▶ _Exercise directions_
Copy the line with "What is the distance of" and all lines following it through the last line of the entries, exactly as written.

(Rows from a dataset)
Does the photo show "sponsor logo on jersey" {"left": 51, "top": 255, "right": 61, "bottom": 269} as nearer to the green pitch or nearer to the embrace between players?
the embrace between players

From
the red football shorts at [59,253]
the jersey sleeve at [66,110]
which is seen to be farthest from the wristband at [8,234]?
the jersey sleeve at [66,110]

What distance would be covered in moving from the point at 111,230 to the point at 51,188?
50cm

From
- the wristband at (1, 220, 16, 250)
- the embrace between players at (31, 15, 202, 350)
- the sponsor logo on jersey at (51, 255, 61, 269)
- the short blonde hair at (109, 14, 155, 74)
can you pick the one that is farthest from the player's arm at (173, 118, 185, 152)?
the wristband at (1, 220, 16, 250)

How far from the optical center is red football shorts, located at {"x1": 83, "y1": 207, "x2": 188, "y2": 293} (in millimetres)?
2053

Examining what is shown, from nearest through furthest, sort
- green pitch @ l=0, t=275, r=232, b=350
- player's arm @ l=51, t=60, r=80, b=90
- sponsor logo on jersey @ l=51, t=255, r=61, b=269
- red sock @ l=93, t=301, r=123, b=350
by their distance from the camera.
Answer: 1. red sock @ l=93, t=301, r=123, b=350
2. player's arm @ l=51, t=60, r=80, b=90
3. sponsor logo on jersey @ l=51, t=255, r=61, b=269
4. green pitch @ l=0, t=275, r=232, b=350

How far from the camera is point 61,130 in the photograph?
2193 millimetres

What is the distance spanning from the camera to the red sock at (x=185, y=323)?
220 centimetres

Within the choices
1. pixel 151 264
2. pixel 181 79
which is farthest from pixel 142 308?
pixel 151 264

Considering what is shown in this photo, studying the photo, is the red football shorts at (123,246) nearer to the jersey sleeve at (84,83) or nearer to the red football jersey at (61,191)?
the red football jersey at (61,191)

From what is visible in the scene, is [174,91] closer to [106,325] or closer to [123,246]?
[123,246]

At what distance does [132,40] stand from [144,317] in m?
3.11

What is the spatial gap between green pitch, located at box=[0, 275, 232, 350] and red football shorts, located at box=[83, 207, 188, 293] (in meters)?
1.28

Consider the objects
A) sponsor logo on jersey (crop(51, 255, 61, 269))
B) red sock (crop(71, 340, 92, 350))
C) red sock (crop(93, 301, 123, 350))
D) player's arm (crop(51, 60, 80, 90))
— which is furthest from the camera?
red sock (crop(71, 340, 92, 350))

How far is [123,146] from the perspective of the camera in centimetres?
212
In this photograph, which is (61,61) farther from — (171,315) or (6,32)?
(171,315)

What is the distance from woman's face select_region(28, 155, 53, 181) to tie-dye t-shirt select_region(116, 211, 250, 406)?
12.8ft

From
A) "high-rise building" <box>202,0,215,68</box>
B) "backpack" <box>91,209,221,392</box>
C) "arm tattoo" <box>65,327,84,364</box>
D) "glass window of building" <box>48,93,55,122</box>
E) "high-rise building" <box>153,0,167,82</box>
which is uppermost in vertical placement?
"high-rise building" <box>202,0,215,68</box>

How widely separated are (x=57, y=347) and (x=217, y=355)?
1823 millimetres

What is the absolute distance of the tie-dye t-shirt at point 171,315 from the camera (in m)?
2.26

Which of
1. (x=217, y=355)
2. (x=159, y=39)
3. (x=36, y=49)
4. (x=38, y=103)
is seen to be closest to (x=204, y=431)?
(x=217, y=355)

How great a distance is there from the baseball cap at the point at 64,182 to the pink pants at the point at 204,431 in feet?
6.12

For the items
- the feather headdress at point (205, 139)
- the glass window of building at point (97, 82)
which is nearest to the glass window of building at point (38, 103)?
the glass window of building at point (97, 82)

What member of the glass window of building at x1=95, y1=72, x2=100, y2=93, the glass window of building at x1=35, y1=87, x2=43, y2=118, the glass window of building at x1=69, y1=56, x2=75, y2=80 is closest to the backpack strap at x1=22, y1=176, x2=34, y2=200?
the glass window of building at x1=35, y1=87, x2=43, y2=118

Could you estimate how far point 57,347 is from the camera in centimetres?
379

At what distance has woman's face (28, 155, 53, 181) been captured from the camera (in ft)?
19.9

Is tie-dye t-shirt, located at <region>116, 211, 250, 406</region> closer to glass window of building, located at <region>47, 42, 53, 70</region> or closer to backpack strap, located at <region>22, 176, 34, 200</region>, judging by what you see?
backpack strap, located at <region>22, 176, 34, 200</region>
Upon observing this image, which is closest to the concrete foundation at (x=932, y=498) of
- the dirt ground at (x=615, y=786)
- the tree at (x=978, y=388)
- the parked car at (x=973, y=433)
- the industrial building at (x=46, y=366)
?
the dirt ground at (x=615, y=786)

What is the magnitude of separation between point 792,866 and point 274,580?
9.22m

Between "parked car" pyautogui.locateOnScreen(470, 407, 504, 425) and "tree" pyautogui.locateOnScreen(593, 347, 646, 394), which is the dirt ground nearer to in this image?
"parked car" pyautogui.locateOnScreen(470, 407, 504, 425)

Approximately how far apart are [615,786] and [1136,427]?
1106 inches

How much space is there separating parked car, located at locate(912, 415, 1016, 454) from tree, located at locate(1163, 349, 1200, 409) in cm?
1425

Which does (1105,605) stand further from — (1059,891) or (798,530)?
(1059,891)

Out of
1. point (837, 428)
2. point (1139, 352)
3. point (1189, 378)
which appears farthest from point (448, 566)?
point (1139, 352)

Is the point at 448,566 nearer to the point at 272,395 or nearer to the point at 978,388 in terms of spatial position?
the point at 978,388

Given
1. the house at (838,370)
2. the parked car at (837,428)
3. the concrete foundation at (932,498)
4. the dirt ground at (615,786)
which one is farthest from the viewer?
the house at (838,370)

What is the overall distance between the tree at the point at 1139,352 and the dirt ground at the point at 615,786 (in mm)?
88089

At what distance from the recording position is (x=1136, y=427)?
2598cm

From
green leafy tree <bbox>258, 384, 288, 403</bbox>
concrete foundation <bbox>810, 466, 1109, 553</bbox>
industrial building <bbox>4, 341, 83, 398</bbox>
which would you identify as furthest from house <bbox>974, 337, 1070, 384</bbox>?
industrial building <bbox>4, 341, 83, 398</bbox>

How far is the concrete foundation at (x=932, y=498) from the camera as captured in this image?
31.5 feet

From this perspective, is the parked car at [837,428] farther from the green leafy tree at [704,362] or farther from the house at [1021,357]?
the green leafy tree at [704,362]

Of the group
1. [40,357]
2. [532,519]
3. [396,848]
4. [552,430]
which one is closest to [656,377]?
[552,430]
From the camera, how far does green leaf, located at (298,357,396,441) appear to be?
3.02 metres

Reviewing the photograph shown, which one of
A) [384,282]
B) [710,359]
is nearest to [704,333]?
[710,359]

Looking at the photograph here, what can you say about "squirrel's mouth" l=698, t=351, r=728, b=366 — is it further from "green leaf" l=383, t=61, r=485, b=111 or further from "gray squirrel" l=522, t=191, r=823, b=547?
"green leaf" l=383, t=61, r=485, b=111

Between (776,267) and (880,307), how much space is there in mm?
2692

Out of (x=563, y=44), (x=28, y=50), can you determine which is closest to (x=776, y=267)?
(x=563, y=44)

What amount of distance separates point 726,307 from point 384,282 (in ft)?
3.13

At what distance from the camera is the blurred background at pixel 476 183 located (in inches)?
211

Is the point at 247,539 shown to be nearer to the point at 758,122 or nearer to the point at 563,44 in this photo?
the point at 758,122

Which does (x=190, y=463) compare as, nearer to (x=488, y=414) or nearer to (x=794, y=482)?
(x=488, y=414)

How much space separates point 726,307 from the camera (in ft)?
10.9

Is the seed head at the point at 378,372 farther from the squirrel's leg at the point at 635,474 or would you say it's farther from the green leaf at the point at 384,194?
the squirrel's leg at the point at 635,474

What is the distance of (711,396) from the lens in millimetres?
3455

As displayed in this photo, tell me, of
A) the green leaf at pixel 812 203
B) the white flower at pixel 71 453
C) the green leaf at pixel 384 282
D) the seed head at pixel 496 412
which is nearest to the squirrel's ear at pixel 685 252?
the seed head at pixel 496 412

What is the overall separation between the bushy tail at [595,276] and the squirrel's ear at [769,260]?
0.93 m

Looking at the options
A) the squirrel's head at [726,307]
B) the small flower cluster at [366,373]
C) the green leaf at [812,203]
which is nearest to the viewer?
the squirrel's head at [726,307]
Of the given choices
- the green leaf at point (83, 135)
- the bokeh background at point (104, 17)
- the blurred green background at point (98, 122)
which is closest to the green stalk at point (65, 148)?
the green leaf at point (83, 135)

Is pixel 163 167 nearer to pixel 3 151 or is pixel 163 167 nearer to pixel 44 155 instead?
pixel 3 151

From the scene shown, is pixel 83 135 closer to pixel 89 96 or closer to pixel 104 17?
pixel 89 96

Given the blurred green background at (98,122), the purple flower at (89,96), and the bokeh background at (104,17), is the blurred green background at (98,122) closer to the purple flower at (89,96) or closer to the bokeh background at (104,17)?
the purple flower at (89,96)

▶ _Finished exercise_
What is the distance of (711,396) from the lens in millimetres?
3455

As displayed in this photo, tell me, of
A) the green leaf at pixel 812 203
B) the white flower at pixel 71 453
C) the green leaf at pixel 384 282
D) the seed head at pixel 496 412
which is nearest to the squirrel's ear at pixel 685 252?
the seed head at pixel 496 412

What is the overall separation between the bushy tail at [595,276] and the squirrel's ear at [769,260]?
0.93 m

Looking at the options
A) the squirrel's head at [726,307]
B) the small flower cluster at [366,373]
C) the green leaf at [812,203]
which is nearest to the viewer?
the squirrel's head at [726,307]
Of the given choices
- the green leaf at point (83, 135)
- the bokeh background at point (104, 17)
- the blurred green background at point (98, 122)
which is closest to the green stalk at point (65, 148)?
the green leaf at point (83, 135)

Is pixel 163 167 nearer to pixel 3 151 or is pixel 163 167 nearer to pixel 44 155 instead?
pixel 3 151

From the scene shown, is pixel 83 135 closer to pixel 89 96 or closer to pixel 104 17?
pixel 89 96

Given the blurred green background at (98,122), the purple flower at (89,96), and the bokeh background at (104,17), is the blurred green background at (98,122) closer to the purple flower at (89,96) or closer to the bokeh background at (104,17)?
the purple flower at (89,96)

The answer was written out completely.